Given request:
Can you swap every "hedge row" in the material below for "hedgerow", leaving everything else unchanged?

-------- Supplied material --------

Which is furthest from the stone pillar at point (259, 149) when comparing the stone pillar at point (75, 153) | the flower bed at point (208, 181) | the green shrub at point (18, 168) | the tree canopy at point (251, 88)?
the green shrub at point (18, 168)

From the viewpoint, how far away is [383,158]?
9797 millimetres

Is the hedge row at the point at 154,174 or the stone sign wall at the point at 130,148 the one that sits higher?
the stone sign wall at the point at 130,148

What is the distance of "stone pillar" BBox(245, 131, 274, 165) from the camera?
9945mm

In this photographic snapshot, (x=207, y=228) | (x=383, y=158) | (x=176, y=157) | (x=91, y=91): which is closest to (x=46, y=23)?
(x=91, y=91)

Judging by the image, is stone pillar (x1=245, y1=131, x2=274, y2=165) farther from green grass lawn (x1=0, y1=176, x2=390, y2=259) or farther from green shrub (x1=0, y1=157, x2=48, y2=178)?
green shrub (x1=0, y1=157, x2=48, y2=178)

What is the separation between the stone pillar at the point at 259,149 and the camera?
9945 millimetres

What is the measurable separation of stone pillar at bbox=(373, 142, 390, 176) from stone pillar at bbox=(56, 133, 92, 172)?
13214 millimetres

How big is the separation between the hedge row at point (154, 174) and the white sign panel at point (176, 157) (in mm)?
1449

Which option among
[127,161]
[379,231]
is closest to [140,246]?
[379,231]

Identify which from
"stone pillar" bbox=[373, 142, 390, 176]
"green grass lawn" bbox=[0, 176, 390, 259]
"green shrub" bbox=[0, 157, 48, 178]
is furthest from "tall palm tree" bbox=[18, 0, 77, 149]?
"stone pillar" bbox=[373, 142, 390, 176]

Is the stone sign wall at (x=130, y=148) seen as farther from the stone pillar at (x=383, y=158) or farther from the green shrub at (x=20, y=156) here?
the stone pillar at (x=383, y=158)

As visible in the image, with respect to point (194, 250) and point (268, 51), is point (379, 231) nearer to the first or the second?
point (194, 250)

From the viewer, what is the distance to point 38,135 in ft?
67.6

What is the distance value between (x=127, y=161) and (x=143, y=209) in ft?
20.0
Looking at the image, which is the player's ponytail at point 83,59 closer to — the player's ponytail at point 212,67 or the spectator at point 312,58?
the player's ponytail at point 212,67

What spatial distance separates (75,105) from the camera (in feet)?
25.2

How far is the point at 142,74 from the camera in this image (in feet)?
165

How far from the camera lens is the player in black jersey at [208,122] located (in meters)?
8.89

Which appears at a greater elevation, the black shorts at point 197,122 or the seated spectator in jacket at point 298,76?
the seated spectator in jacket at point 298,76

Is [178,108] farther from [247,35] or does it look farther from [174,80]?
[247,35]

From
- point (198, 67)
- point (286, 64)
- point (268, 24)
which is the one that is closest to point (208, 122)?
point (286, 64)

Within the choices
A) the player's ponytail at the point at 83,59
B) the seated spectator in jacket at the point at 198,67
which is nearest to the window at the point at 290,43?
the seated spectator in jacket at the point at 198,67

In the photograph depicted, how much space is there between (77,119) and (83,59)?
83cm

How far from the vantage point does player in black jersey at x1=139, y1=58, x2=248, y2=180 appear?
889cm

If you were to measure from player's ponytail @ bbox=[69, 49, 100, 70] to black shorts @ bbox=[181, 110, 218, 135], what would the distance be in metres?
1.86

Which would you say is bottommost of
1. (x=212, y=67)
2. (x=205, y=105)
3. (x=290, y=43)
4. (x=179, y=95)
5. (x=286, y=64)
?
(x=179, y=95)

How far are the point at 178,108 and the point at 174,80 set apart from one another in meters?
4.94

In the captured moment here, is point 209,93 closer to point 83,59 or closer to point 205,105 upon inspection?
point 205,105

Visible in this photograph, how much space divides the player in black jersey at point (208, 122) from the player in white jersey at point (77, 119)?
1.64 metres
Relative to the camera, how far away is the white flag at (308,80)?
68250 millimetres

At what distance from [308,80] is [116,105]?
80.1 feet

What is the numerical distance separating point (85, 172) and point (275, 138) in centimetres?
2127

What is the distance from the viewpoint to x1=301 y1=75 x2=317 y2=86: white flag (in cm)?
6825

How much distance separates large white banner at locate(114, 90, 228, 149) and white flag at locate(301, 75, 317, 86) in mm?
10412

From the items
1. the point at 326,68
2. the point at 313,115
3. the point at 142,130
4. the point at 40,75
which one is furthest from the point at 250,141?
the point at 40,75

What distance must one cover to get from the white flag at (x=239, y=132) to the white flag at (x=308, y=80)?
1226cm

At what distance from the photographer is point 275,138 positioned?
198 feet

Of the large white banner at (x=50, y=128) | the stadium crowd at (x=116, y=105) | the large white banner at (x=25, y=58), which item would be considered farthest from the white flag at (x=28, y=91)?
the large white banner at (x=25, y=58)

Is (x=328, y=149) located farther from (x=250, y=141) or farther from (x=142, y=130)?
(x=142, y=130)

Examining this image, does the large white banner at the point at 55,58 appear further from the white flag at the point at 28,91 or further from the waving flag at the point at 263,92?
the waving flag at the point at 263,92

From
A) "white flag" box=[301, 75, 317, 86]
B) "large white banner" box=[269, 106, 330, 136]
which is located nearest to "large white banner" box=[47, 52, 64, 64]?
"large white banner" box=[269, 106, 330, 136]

--------

Answer in full:
Which is furthest from the stone pillar at point (259, 149) when comparing the stone pillar at point (75, 153) | the flower bed at point (208, 181) | the green shrub at point (18, 168) | the tree canopy at point (251, 88)?
the green shrub at point (18, 168)

From the viewpoint, how far away is [383,158]?
9797 millimetres

Is the hedgerow at the point at 154,174 or the stone sign wall at the point at 130,148 the one that sits higher?
the stone sign wall at the point at 130,148

What is the distance of "stone pillar" BBox(245, 131, 274, 165) from the camera?
9945mm

In this photographic snapshot, (x=207, y=228) | (x=383, y=158) | (x=176, y=157) | (x=91, y=91): which is closest to (x=46, y=23)?
(x=91, y=91)

Judging by the image, is stone pillar (x1=245, y1=131, x2=274, y2=165) farther from green grass lawn (x1=0, y1=176, x2=390, y2=259) or farther from green shrub (x1=0, y1=157, x2=48, y2=178)?
green shrub (x1=0, y1=157, x2=48, y2=178)

What is the separation between the stone pillar at the point at 259,149 and the camera?
9945 millimetres

What is the measurable separation of stone pillar at bbox=(373, 142, 390, 176) from stone pillar at bbox=(56, 133, 92, 172)?
13214 millimetres

How big is the separation between the hedgerow at point (154, 174) and the white sign panel at point (176, 157) (in mm)?
1449

Which option among
[127,161]
[379,231]
is closest to [140,246]?
[379,231]

Identify which from
"stone pillar" bbox=[373, 142, 390, 176]
"green grass lawn" bbox=[0, 176, 390, 259]
"green shrub" bbox=[0, 157, 48, 178]
is furthest from "tall palm tree" bbox=[18, 0, 77, 149]?
"stone pillar" bbox=[373, 142, 390, 176]

Is the stone sign wall at (x=130, y=148) seen as farther from the stone pillar at (x=383, y=158) or farther from the green shrub at (x=20, y=156) here?
the stone pillar at (x=383, y=158)

As visible in the image, with respect to point (194, 250) and point (268, 51), is point (379, 231) nearer to the first or the second?
point (194, 250)

From the viewer, what is the distance to point 38,135 in ft?
67.6

What is the distance value between (x=127, y=161) and (x=143, y=209) in ft?
20.0
Looking at the image, which is the player's ponytail at point 83,59 closer to — the player's ponytail at point 212,67 or the spectator at point 312,58?
the player's ponytail at point 212,67

What spatial distance separates (75,105) from the camera (in feet)?
25.2

How far is the point at 142,74 from the camera in this image (in feet)?
165

How far from the camera lens is the player in black jersey at [208,122] located (in meters)?
8.89

Which appears at a greater elevation, the black shorts at point 197,122 or the seated spectator in jacket at point 298,76?
the seated spectator in jacket at point 298,76

Is [178,108] farther from [247,35] or does it look farther from [174,80]?
[247,35]

From
- point (198, 67)
- point (286, 64)
- point (268, 24)
which is the one that is closest to point (208, 122)?
point (286, 64)

Within the choices
A) the player's ponytail at the point at 83,59
B) the seated spectator in jacket at the point at 198,67
which is nearest to the window at the point at 290,43?
the seated spectator in jacket at the point at 198,67

In the photograph depicted, how much space is there between (77,119) and (83,59)?
83cm

How far from the vantage point does player in black jersey at x1=139, y1=58, x2=248, y2=180 appear?
889cm

If you were to measure from player's ponytail @ bbox=[69, 49, 100, 70] to black shorts @ bbox=[181, 110, 218, 135], what would the distance be in metres?
1.86

Which would you say is bottommost of
1. (x=212, y=67)
2. (x=205, y=105)
3. (x=290, y=43)
4. (x=179, y=95)
5. (x=286, y=64)
?
(x=179, y=95)

How far are the point at 178,108 and the point at 174,80 set apart from one another in meters?
4.94

In the captured moment here, is point 209,93 closer to point 83,59 or closer to point 205,105 upon inspection?
point 205,105

Visible in this photograph, how much space divides the player in black jersey at point (208, 122) from the player in white jersey at point (77, 119)?
1.64 metres
Relative to the camera, how far away is the white flag at (308,80)?
68250 millimetres

At what distance from [308,80] is [116,105]?
80.1 feet

What is the numerical distance separating point (85, 172) and point (275, 138) in centimetres?
2127

What is the distance from the viewpoint to x1=301 y1=75 x2=317 y2=86: white flag (in cm)?
6825

How much distance separates large white banner at locate(114, 90, 228, 149) and white flag at locate(301, 75, 317, 86) in mm?
10412

From the items
1. the point at 326,68
2. the point at 313,115
3. the point at 142,130
4. the point at 40,75
which one is furthest from the point at 250,141?
the point at 40,75

What distance must one cover to get from the white flag at (x=239, y=132) to the white flag at (x=308, y=80)?
1226cm

At what distance from the photographer is point 275,138 positioned?
198 feet

Of the large white banner at (x=50, y=128) | the stadium crowd at (x=116, y=105) | the large white banner at (x=25, y=58), which item would be considered farthest from the white flag at (x=28, y=91)?
the large white banner at (x=25, y=58)

Is (x=328, y=149) located farther from (x=250, y=141) or farther from (x=142, y=130)?
(x=142, y=130)

Examining this image, does the large white banner at the point at 55,58 appear further from the white flag at the point at 28,91 or further from the waving flag at the point at 263,92?
the waving flag at the point at 263,92

From
A) "white flag" box=[301, 75, 317, 86]
B) "large white banner" box=[269, 106, 330, 136]
which is located nearest to "large white banner" box=[47, 52, 64, 64]?
"large white banner" box=[269, 106, 330, 136]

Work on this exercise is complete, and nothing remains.